### ASSIGNMENT
Write out the data exactly, please, and omit the pictures.

(Plain-text document sources)
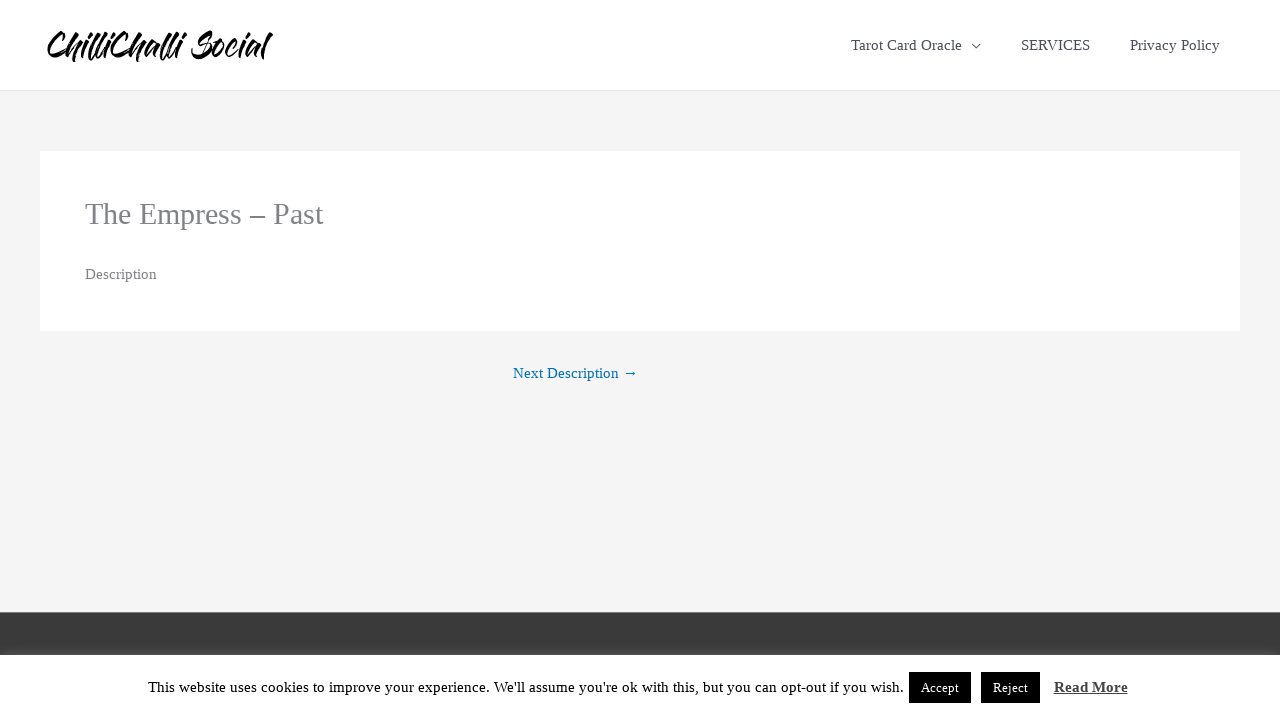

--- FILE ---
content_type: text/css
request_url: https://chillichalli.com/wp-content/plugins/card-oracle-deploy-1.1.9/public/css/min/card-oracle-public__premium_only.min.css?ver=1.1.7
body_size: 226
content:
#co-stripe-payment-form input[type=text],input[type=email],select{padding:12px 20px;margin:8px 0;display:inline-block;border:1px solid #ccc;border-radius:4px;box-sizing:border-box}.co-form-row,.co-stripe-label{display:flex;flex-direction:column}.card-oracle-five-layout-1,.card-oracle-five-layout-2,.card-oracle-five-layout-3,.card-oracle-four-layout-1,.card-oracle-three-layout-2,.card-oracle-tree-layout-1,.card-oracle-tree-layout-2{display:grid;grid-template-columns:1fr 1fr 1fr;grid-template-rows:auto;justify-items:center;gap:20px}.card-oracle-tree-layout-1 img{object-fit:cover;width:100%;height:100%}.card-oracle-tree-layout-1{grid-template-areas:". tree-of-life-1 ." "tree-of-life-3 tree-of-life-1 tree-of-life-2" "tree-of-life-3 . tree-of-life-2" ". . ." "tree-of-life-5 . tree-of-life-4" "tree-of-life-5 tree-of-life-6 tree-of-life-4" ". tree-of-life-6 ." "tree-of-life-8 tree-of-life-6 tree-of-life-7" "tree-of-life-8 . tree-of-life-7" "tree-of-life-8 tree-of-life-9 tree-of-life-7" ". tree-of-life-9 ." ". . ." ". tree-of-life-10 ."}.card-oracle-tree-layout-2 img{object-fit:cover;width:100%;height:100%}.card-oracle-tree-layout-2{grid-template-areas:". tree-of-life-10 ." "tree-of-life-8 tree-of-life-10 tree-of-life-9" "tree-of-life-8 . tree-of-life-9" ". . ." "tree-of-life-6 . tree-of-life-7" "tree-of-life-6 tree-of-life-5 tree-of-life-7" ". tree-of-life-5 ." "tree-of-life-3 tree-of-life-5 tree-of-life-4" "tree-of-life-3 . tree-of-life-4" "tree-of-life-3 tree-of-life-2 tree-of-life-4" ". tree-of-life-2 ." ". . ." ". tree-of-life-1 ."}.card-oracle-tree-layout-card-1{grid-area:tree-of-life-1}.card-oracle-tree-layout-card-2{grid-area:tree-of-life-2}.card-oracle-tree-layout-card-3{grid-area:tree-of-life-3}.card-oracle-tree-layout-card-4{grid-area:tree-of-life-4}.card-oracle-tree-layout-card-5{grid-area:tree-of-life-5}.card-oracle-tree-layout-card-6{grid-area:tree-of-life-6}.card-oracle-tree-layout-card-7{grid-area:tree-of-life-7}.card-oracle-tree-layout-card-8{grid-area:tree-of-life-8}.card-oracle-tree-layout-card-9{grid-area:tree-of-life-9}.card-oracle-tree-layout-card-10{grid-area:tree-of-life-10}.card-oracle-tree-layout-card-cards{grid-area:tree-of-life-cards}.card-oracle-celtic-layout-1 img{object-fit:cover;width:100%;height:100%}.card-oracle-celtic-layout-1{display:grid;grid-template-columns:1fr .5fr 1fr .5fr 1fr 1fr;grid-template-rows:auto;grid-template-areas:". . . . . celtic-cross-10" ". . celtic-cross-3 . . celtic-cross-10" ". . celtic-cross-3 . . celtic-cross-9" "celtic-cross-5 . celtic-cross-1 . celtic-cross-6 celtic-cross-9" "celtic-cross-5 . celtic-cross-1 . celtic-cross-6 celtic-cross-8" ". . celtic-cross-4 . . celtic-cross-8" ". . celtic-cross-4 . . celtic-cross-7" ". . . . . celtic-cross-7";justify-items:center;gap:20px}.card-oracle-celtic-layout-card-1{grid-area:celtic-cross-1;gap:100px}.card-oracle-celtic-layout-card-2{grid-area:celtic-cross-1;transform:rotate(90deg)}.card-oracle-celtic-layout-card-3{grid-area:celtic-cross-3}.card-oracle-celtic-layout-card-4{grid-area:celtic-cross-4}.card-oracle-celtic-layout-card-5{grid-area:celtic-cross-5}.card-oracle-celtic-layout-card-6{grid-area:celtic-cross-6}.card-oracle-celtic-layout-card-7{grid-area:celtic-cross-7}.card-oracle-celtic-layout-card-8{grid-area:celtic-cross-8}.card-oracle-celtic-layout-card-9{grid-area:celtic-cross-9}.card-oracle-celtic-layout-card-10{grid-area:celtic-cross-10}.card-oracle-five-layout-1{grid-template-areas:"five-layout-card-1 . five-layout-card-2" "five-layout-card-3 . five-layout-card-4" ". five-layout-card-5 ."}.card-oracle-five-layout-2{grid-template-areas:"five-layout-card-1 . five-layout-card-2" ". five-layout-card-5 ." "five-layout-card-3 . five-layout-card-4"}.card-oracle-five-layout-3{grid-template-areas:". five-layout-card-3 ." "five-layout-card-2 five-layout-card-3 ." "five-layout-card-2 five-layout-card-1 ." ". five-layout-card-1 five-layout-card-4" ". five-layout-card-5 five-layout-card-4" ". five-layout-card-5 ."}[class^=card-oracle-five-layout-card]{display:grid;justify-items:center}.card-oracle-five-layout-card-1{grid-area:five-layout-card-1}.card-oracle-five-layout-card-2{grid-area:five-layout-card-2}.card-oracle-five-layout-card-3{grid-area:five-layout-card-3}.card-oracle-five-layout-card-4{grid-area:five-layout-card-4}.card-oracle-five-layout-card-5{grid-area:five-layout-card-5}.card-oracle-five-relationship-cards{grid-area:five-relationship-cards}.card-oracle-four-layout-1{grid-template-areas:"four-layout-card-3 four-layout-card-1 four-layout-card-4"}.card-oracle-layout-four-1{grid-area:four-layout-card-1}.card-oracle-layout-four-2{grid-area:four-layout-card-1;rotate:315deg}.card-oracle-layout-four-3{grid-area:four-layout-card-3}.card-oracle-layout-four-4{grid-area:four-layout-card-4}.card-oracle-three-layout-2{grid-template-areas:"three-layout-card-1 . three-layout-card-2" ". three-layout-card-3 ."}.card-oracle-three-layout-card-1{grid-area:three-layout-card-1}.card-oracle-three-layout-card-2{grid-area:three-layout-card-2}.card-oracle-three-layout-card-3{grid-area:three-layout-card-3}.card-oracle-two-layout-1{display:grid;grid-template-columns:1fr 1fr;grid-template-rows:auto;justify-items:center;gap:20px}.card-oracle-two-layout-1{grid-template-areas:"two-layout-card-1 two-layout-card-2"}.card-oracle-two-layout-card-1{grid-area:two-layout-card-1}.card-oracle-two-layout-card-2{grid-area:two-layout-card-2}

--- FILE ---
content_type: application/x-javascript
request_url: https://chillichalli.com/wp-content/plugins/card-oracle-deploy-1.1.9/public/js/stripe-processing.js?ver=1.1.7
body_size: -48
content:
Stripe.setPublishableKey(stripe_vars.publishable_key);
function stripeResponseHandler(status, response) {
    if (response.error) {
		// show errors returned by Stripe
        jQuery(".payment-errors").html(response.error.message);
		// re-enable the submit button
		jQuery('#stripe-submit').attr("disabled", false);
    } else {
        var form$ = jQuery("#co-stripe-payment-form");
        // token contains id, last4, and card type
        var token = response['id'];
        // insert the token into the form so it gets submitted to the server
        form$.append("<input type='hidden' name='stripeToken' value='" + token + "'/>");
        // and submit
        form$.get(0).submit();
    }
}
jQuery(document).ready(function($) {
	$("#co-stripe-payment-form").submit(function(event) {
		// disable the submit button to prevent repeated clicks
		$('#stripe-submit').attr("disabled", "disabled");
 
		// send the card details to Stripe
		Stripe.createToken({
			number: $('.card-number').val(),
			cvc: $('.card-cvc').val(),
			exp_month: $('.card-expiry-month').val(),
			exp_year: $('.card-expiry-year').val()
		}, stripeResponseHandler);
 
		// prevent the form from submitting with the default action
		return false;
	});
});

### EXERCISE ANSWER
--- FILE ---
content_type: text/css
request_url: https://chillichalli.com/wp-content/plugins/card-oracle-deploy-1.1.9/public/css/min/card-oracle-public__premium_only.min.css?ver=1.1.7
body_size: 226
content:
#co-stripe-payment-form input[type=text],input[type=email],select{padding:12px 20px;margin:8px 0;display:inline-block;border:1px solid #ccc;border-radius:4px;box-sizing:border-box}.co-form-row,.co-stripe-label{display:flex;flex-direction:column}.card-oracle-five-layout-1,.card-oracle-five-layout-2,.card-oracle-five-layout-3,.card-oracle-four-layout-1,.card-oracle-three-layout-2,.card-oracle-tree-layout-1,.card-oracle-tree-layout-2{display:grid;grid-template-columns:1fr 1fr 1fr;grid-template-rows:auto;justify-items:center;gap:20px}.card-oracle-tree-layout-1 img{object-fit:cover;width:100%;height:100%}.card-oracle-tree-layout-1{grid-template-areas:". tree-of-life-1 ." "tree-of-life-3 tree-of-life-1 tree-of-life-2" "tree-of-life-3 . tree-of-life-2" ". . ." "tree-of-life-5 . tree-of-life-4" "tree-of-life-5 tree-of-life-6 tree-of-life-4" ". tree-of-life-6 ." "tree-of-life-8 tree-of-life-6 tree-of-life-7" "tree-of-life-8 . tree-of-life-7" "tree-of-life-8 tree-of-life-9 tree-of-life-7" ". tree-of-life-9 ." ". . ." ". tree-of-life-10 ."}.card-oracle-tree-layout-2 img{object-fit:cover;width:100%;height:100%}.card-oracle-tree-layout-2{grid-template-areas:". tree-of-life-10 ." "tree-of-life-8 tree-of-life-10 tree-of-life-9" "tree-of-life-8 . tree-of-life-9" ". . ." "tree-of-life-6 . tree-of-life-7" "tree-of-life-6 tree-of-life-5 tree-of-life-7" ". tree-of-life-5 ." "tree-of-life-3 tree-of-life-5 tree-of-life-4" "tree-of-life-3 . tree-of-life-4" "tree-of-life-3 tree-of-life-2 tree-of-life-4" ". tree-of-life-2 ." ". . ." ". tree-of-life-1 ."}.card-oracle-tree-layout-card-1{grid-area:tree-of-life-1}.card-oracle-tree-layout-card-2{grid-area:tree-of-life-2}.card-oracle-tree-layout-card-3{grid-area:tree-of-life-3}.card-oracle-tree-layout-card-4{grid-area:tree-of-life-4}.card-oracle-tree-layout-card-5{grid-area:tree-of-life-5}.card-oracle-tree-layout-card-6{grid-area:tree-of-life-6}.card-oracle-tree-layout-card-7{grid-area:tree-of-life-7}.card-oracle-tree-layout-card-8{grid-area:tree-of-life-8}.card-oracle-tree-layout-card-9{grid-area:tree-of-life-9}.card-oracle-tree-layout-card-10{grid-area:tree-of-life-10}.card-oracle-tree-layout-card-cards{grid-area:tree-of-life-cards}.card-oracle-celtic-layout-1 img{object-fit:cover;width:100%;height:100%}.card-oracle-celtic-layout-1{display:grid;grid-template-columns:1fr .5fr 1fr .5fr 1fr 1fr;grid-template-rows:auto;grid-template-areas:". . . . . celtic-cross-10" ". . celtic-cross-3 . . celtic-cross-10" ". . celtic-cross-3 . . celtic-cross-9" "celtic-cross-5 . celtic-cross-1 . celtic-cross-6 celtic-cross-9" "celtic-cross-5 . celtic-cross-1 . celtic-cross-6 celtic-cross-8" ". . celtic-cross-4 . . celtic-cross-8" ". . celtic-cross-4 . . celtic-cross-7" ". . . . . celtic-cross-7";justify-items:center;gap:20px}.card-oracle-celtic-layout-card-1{grid-area:celtic-cross-1;gap:100px}.card-oracle-celtic-layout-card-2{grid-area:celtic-cross-1;transform:rotate(90deg)}.card-oracle-celtic-layout-card-3{grid-area:celtic-cross-3}.card-oracle-celtic-layout-card-4{grid-area:celtic-cross-4}.card-oracle-celtic-layout-card-5{grid-area:celtic-cross-5}.card-oracle-celtic-layout-card-6{grid-area:celtic-cross-6}.card-oracle-celtic-layout-card-7{grid-area:celtic-cross-7}.card-oracle-celtic-layout-card-8{grid-area:celtic-cross-8}.card-oracle-celtic-layout-card-9{grid-area:celtic-cross-9}.card-oracle-celtic-layout-card-10{grid-area:celtic-cross-10}.card-oracle-five-layout-1{grid-template-areas:"five-layout-card-1 . five-layout-card-2" "five-layout-card-3 . five-layout-card-4" ". five-layout-card-5 ."}.card-oracle-five-layout-2{grid-template-areas:"five-layout-card-1 . five-layout-card-2" ". five-layout-card-5 ." "five-layout-card-3 . five-layout-card-4"}.card-oracle-five-layout-3{grid-template-areas:". five-layout-card-3 ." "five-layout-card-2 five-layout-card-3 ." "five-layout-card-2 five-layout-card-1 ." ". five-layout-card-1 five-layout-card-4" ". five-layout-card-5 five-layout-card-4" ". five-layout-card-5 ."}[class^=card-oracle-five-layout-card]{display:grid;justify-items:center}.card-oracle-five-layout-card-1{grid-area:five-layout-card-1}.card-oracle-five-layout-card-2{grid-area:five-layout-card-2}.card-oracle-five-layout-card-3{grid-area:five-layout-card-3}.card-oracle-five-layout-card-4{grid-area:five-layout-card-4}.card-oracle-five-layout-card-5{grid-area:five-layout-card-5}.card-oracle-five-relationship-cards{grid-area:five-relationship-cards}.card-oracle-four-layout-1{grid-template-areas:"four-layout-card-3 four-layout-card-1 four-layout-card-4"}.card-oracle-layout-four-1{grid-area:four-layout-card-1}.card-oracle-layout-four-2{grid-area:four-layout-card-1;rotate:315deg}.card-oracle-layout-four-3{grid-area:four-layout-card-3}.card-oracle-layout-four-4{grid-area:four-layout-card-4}.card-oracle-three-layout-2{grid-template-areas:"three-layout-card-1 . three-layout-card-2" ". three-layout-card-3 ."}.card-oracle-three-layout-card-1{grid-area:three-layout-card-1}.card-oracle-three-layout-card-2{grid-area:three-layout-card-2}.card-oracle-three-layout-card-3{grid-area:three-layout-card-3}.card-oracle-two-layout-1{display:grid;grid-template-columns:1fr 1fr;grid-template-rows:auto;justify-items:center;gap:20px}.card-oracle-two-layout-1{grid-template-areas:"two-layout-card-1 two-layout-card-2"}.card-oracle-two-layout-card-1{grid-area:two-layout-card-1}.card-oracle-two-layout-card-2{grid-area:two-layout-card-2}

--- FILE ---
content_type: application/x-javascript
request_url: https://chillichalli.com/wp-content/plugins/card-oracle-deploy-1.1.9/public/js/stripe-processing.js?ver=1.1.7
body_size: -48
content:
Stripe.setPublishableKey(stripe_vars.publishable_key);
function stripeResponseHandler(status, response) {
    if (response.error) {
		// show errors returned by Stripe
        jQuery(".payment-errors").html(response.error.message);
		// re-enable the submit button
		jQuery('#stripe-submit').attr("disabled", false);
    } else {
        var form$ = jQuery("#co-stripe-payment-form");
        // token contains id, last4, and card type
        var token = response['id'];
        // insert the token into the form so it gets submitted to the server
        form$.append("<input type='hidden' name='stripeToken' value='" + token + "'/>");
        // and submit
        form$.get(0).submit();
    }
}
jQuery(document).ready(function($) {
	$("#co-stripe-payment-form").submit(function(event) {
		// disable the submit button to prevent repeated clicks
		$('#stripe-submit').attr("disabled", "disabled");
 
		// send the card details to Stripe
		Stripe.createToken({
			number: $('.card-number').val(),
			cvc: $('.card-cvc').val(),
			exp_month: $('.card-expiry-month').val(),
			exp_year: $('.card-expiry-year').val()
		}, stripeResponseHandler);
 
		// prevent the form from submitting with the default action
		return false;
	});
});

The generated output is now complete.